Отец всегда был прямолинеен, однако раньше Кристина не придавала этому значения. Но несколько месяцев назад мать строго-настрого велела ей и Марии держать свое мнение при себе, а при посторонних высказываться с крайней осторожностью. Можно поддерживать легкую беседу о погоде, сплетничать, даже говорить о кавалерах — о чем угодно, кроме политики. Тогда Кристина только плечами пожала: с чего это мама решила, что две молоденькие девушки станут интересоваться такой скукотищей?

Фатер вздохнул.

— Простите меня. Мама права: сейчас не время толковать о мировых проблемах, — он отрезал кусок от холодной колбаски, положил его в рот и постарался улыбнуться.

— Vater, — слабым голосом произнес Генрих. — Вчера в школе нам задали нарисовать семейное древо. Учительница сказала, фюрер хочет знать, есть у нас в семье евреи или нет. Она сказала, мы должны быть послушными, а то попадем в беду. И еще она сказала, родители должны принести документы о рождении, браке и крещении.

Отец перестал жевать и с возмущением покачал головой. Опа положил себе еще салата из одуванчиков, затем передал миску зятю, словно не слышал ни слова из того, что сказал внук.

— Не волнуйся, — успокоила сына мутти. — Мы тебе поможем.

Фатер сдержал негодование, и обед закончился в полном молчании. Кристина заставила себя поесть и стала ерзать на стуле, ожидая, когда мутти начнет убирать со стола. Как только мама отерла губы и встала, Кристина схватила блюдо и побежала за ней в кухню.

— Я принесла записку от Исаака, — проговорила мутти. Она протянула руку к карману пальто, висевшего с внутренней стороны двери. — Но это в последний раз. Отец не должен об этом узнать. Исааку я сказала то же самое. Вы не будете общаться, пока все это не закончится. Я понятно выразилась?

— Ja, Mutti. Vielen Danke[25]. — Кристина крепко зажала в кулаке письмо. — Можно я пойду в свою комнату?

— Иди. День предстоит долгий.

Кристина взбежала по лестнице в свою комнату и закрыла за собой дверь.
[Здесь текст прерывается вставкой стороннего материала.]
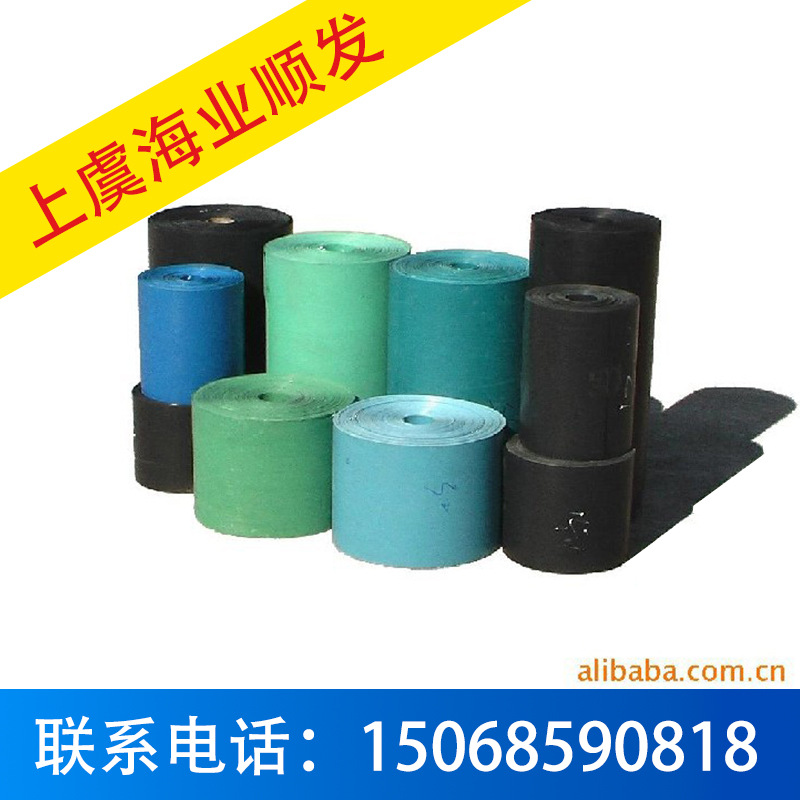 h品質保證 供應 規格齊全 淋水片 質量保證 價格實惠批發・進口・工廠・代買・代購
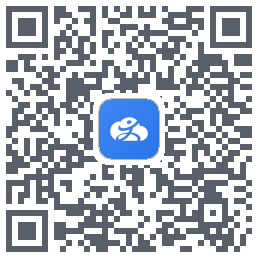 文通云教师端のダウンロードQRコード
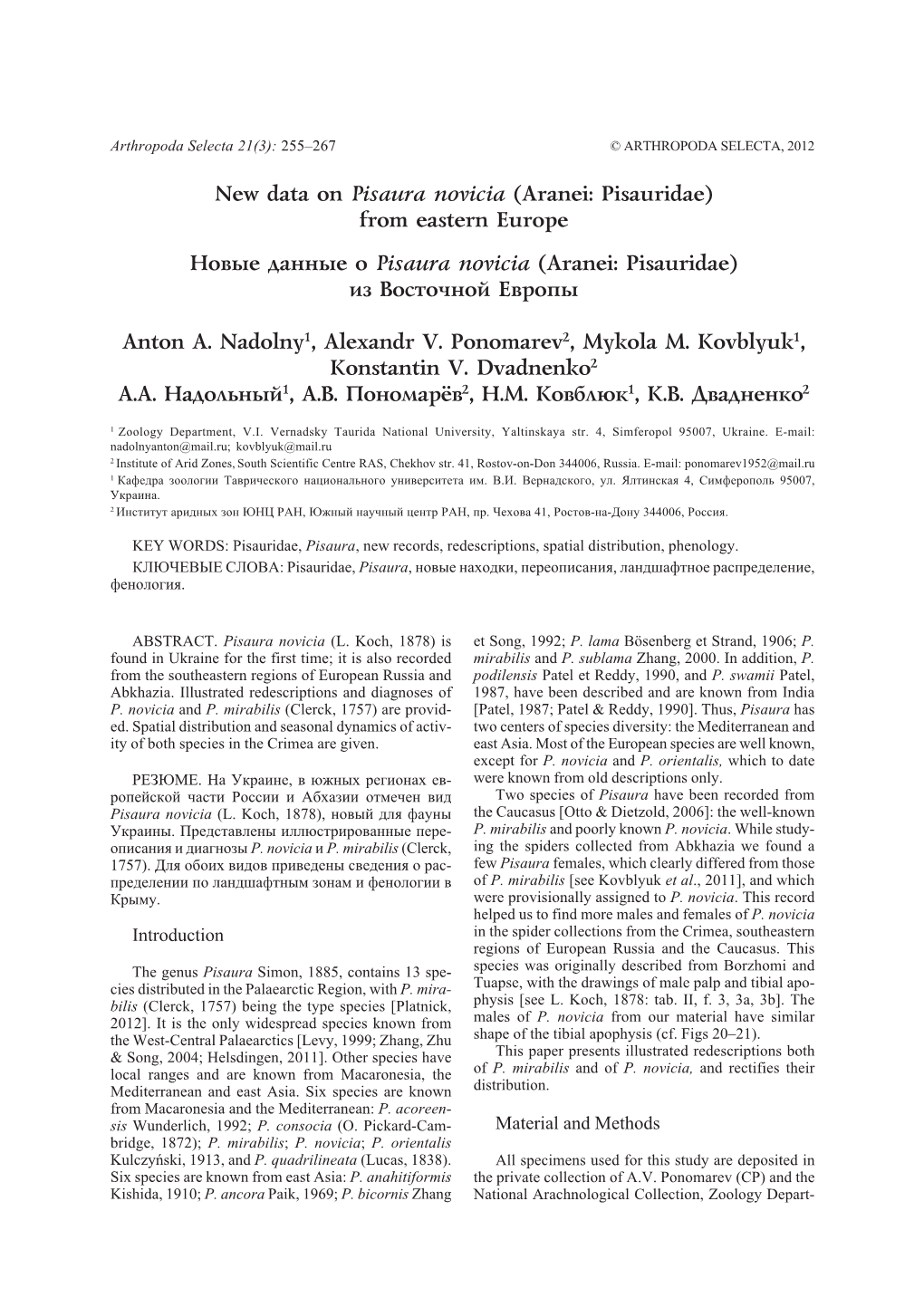 21 3 255 267 Nadolny Et Al for Inet.P65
Потом села на кровать и надорвала конверт.

Милая моя Кристина, встретимся в переулке позади рыночного кафе сегодня вечером в 11 часов. Будь осторожна. Смотри, чтобы тебя никто не видел.

Люблю тебя,

Исаак

Кристина повалилась спиной на кровать, страстно прижимая к груди записку. Как пережить оставшиеся до встречи восемь часов?

Через несколько минут, когда Кристина прятала плотно скрученную записку Исаака в распустившийся шов на боку плюшевого медвежонка, в дверь ее комнаты постучали. Она вздрогнула от неожиданности, одним пальцем затолкнула послание внутрь игрушки, снова посадила потрепанного мишку на стол и вытерла щеки, потом набрала в грудь воздуха и, стараясь казаться спокойной, произнесла:

— Да?

— Это я, — откликнулась из-за двери Мария мягким голосом. — Можно войти?

Кристина открыла гардероб и сделала вид, будто наводит там порядок.

— Входи! Открыто!

Мария скользнула в комнату, прикрыла за собой дверь и села на край кровати, сложив на груди руки, чтобы согреться.

— Что происходит? — поинтересовалась она. — Весь обед ты вела себя как перепуганная курица, а теперь прячешься в своей комнате.

Кристина вытащила из шкафа платье и перекинула его через спинку стула.

— Ничего я не прячусь. Просто разбираю вещи. Думаю, я могу отдать тебе пару платьев. Так надоело носить одно и то же!

Мария встала и сняла платье со стула.

— Правда? Например, вот это? Твое любимое?

Кристина взглянула на свое синее воскресное платье из мягкого хлопка, присборенное в талии и с вышитым воротником. Она действительно любила его, и Мария это знала.

— Nein, — она забрала платье у сестры. — Не это. Я же говорю: я только разбираю свой гардероб.